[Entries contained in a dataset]

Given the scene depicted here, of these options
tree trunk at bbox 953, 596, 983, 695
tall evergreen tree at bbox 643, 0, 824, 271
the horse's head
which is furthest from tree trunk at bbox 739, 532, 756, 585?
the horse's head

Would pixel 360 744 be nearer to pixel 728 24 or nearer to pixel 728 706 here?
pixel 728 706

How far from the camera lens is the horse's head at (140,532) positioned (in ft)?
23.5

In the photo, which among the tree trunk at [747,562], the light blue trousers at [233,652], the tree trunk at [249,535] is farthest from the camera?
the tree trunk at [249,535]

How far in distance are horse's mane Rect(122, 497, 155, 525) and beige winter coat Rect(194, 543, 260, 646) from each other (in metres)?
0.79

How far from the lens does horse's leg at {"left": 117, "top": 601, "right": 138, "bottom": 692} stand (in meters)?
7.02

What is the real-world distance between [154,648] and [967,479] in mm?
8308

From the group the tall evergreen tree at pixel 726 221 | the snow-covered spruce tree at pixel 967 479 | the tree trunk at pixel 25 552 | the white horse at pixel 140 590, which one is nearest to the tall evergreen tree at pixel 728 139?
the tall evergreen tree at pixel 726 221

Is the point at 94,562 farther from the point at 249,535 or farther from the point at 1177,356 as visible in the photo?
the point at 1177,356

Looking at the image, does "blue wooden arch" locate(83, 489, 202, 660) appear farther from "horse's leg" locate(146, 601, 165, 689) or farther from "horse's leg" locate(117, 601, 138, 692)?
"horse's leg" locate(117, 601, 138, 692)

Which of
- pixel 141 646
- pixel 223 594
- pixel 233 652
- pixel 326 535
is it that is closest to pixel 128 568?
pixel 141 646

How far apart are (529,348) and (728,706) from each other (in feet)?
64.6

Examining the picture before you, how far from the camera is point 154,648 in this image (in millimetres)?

--

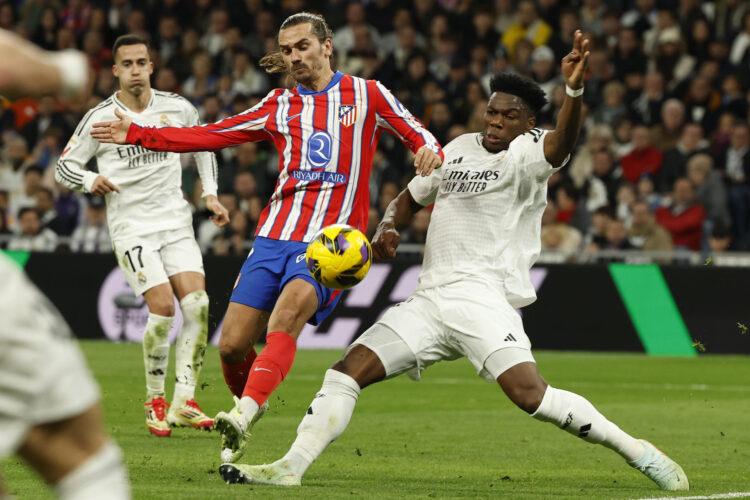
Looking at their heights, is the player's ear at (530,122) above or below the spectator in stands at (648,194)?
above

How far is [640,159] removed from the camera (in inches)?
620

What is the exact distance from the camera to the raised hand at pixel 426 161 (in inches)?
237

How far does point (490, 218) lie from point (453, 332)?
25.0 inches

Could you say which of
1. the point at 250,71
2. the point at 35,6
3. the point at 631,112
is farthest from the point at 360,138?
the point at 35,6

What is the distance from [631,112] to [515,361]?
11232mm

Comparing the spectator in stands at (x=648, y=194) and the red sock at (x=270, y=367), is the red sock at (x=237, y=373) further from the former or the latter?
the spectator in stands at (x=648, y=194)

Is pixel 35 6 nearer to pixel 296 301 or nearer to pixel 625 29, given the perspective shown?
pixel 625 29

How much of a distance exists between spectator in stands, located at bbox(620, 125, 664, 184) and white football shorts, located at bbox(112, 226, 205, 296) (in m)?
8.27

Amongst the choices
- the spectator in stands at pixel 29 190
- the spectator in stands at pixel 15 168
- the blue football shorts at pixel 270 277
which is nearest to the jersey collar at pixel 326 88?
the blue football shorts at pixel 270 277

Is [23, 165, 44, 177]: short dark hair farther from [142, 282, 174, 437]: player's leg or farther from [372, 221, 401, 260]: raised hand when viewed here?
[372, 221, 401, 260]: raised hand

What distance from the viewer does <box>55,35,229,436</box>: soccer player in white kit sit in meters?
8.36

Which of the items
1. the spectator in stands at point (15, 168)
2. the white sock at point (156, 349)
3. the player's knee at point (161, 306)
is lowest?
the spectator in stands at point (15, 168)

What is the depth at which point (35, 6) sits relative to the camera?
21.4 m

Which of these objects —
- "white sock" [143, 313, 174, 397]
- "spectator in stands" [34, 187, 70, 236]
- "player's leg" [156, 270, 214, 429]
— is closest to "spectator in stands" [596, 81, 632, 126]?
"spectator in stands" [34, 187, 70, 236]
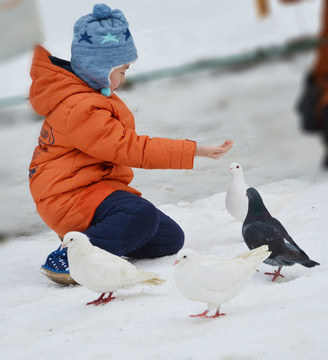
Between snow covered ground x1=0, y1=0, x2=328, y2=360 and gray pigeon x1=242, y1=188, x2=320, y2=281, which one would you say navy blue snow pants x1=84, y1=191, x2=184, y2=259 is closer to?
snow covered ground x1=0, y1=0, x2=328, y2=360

---

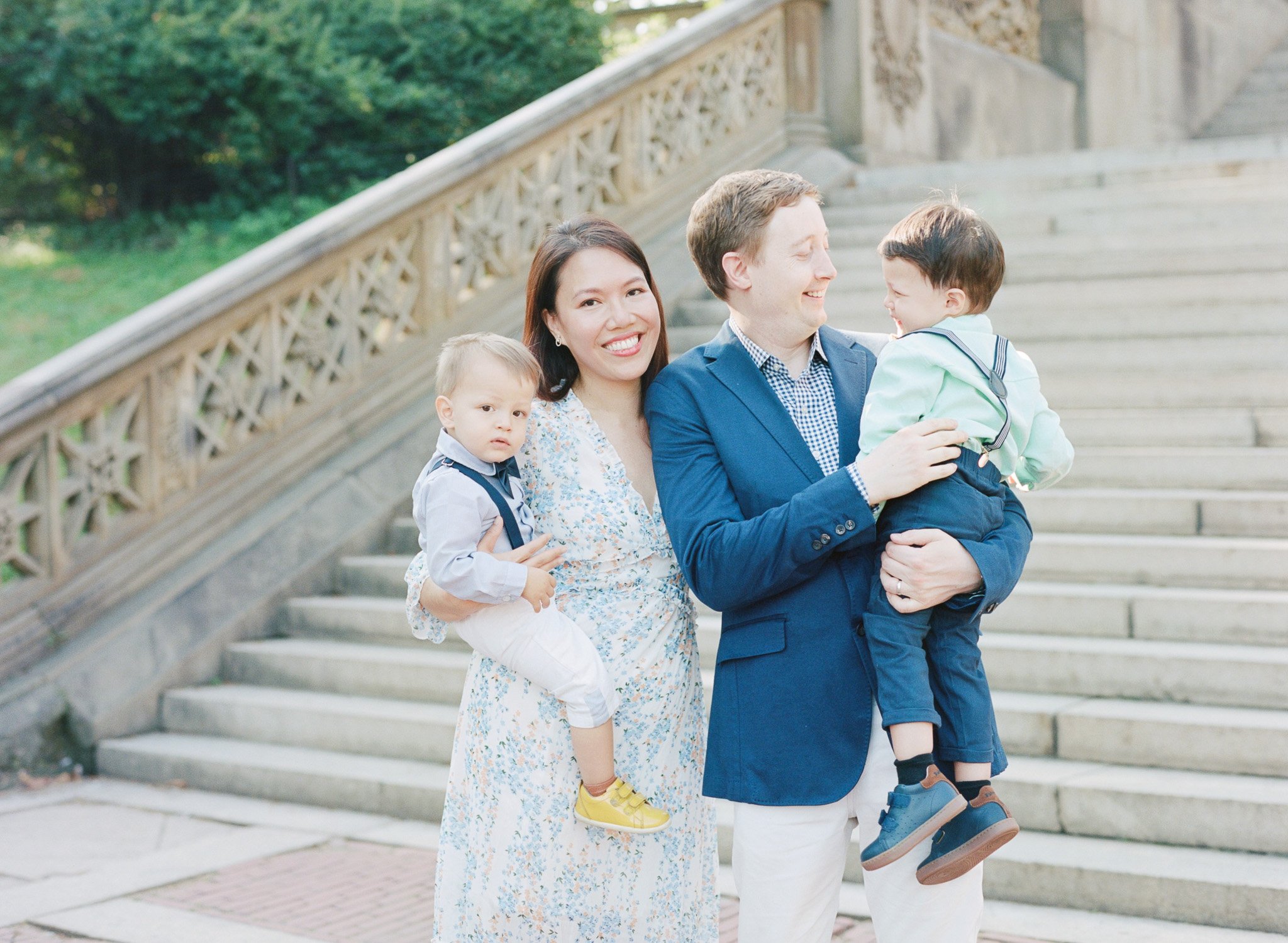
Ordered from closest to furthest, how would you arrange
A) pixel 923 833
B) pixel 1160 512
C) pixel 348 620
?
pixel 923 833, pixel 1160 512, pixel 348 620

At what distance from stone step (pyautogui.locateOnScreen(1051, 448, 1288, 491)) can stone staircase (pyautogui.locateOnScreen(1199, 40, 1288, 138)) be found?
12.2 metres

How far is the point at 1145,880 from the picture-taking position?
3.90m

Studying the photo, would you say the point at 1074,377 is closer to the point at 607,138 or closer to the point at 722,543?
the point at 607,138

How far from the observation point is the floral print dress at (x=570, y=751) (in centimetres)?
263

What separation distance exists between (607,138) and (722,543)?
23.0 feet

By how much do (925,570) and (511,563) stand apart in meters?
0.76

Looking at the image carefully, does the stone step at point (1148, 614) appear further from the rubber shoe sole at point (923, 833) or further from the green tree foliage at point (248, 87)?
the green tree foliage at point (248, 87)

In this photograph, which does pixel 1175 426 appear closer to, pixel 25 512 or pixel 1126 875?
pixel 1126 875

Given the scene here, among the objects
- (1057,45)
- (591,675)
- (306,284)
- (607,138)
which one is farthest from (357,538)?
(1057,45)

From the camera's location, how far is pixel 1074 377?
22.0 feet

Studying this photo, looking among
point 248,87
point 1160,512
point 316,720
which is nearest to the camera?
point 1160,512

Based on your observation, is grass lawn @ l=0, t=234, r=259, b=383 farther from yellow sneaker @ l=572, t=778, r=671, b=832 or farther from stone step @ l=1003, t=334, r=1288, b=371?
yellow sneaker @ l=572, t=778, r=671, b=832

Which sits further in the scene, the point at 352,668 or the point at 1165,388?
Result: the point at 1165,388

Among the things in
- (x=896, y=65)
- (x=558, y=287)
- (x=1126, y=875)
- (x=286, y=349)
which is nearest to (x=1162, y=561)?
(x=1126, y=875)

• WHAT NEEDS TO BE DONE:
Return each line of the entries above that contains the word "image", matching its case exactly.

• RESULT OF THE TASK:
Looking at the image, does "blue wooden arch" locate(83, 489, 202, 660) appear farther from "horse's leg" locate(146, 601, 165, 689) or farther from "horse's leg" locate(117, 601, 138, 692)?
Examining the picture before you, how far from the camera is point 154,648 in this image (in millimetres)?
Looking at the image carefully, does the stone step at point (1148, 614) appear further from the rubber shoe sole at point (923, 833) or further from the green tree foliage at point (248, 87)?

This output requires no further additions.